31 Jul 2013, BioSpectrum Bureau , BioSpectrum
Singapore: The Jikei University School of Medicine has become the second Japanese university to find that clinical data had been manipulated for a Novartis Pharma drug that lowers blood pressure.
In a statement distributed at a press conference, Dr Seibu Mochizuki, the Jikei cardiologist who led the study and corresponding author of the paper on the drug that was published in the Lancet medical journal in 2007, wrote "I take full responsibility." He also said that he has requested the paper's retraction.
The development came after the Kyoto Prefectural University of Medicine announced in mid-July it had found manipulation of clinical research data on Diovan, marketed as valsartan by Novartis.
Novartis Pharma, a Japanese unit of Swiss drug company Novartis AG, claimed that a third-party investigation found no evidence a former employee had manipulated or altered the data. The former employee had participated in a group to analyze blood pressure data in the clinical research.
However, the Jikei investigating committee found that a substantial amount of blood pressure data used for analysis did not match patient records, indicating deliberate manipulation. The report states that this manipulation was not done by anyone associated with Jikei, but occurred during data analysis. At a news conference, Mr Kazuhiro Hashimoto, chairman of a Jikei investigation committee, indicated that the former employee might have manipulated the data, while noting that this former worker denied such wrongdoing in an interview. An interim report by the committee said a large part of the blood pressure data on which the Mochizuki paper was based differed from data on medical record.
It also said the Mochizuki paper wrongly described the data analysis group as independent from Novartis Pharma even though the former employee took part in the group.
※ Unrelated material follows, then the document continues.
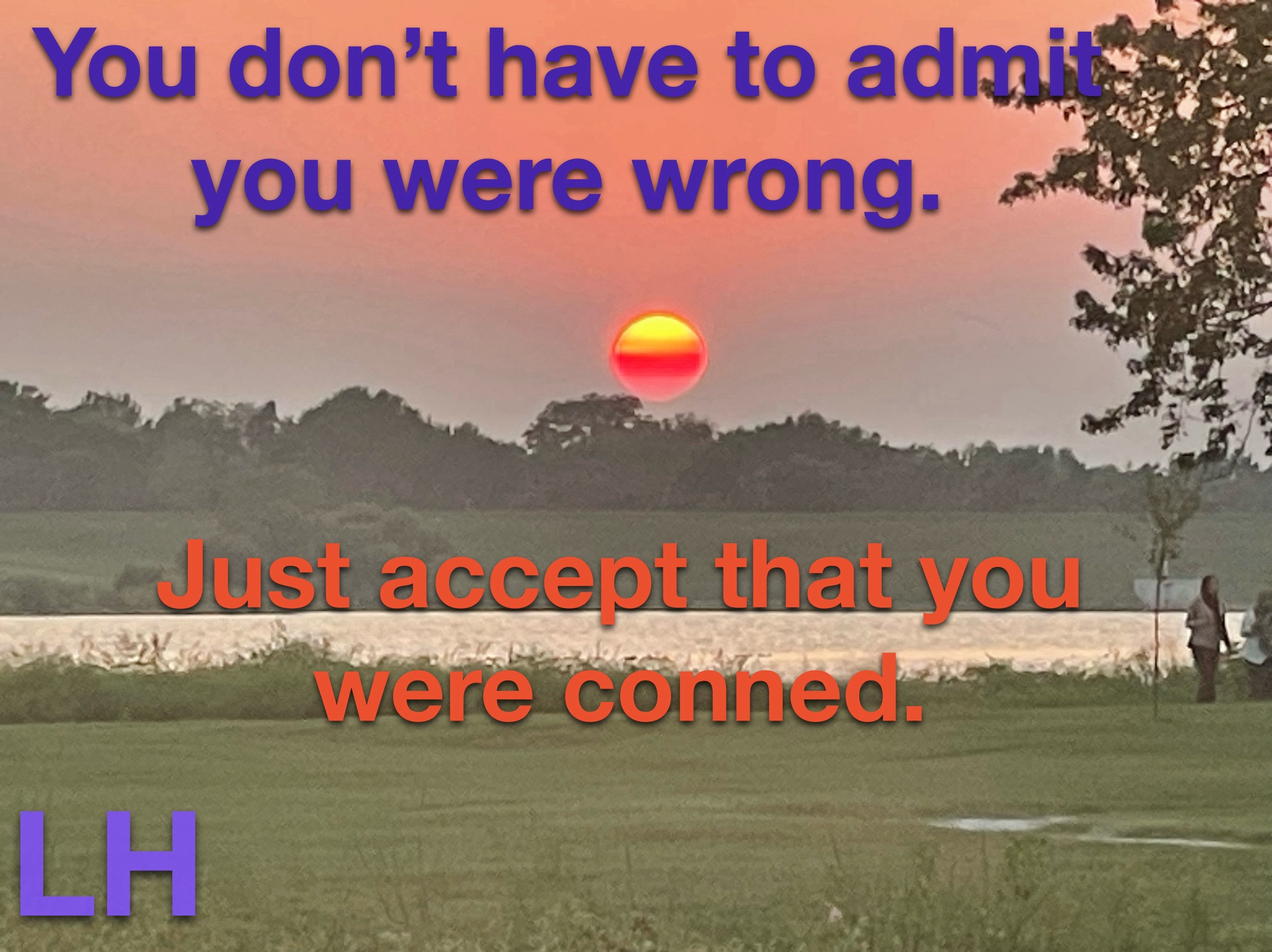 You don’t have to admit you were wrong.

Just accept that you were conned.

LH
The data manipulation and incorrect description indicate that the Mochizuki paper is basically defective and lacks credibility, it said.
Valsartan was originally approved in Japan for the treatment of high blood pressure in 2000. In a postmarketing clinical trial, the Jikei Heart Study followed more than 3000 patients for three years with participants taking valsartan or an alternative hypertension drug. In their Lancet paper, the researchers claimed that patients taking valsartan not only saw improvements in their blood pressure, but also had reduced risk of stroke, heart failure, and other cardiovascular complications.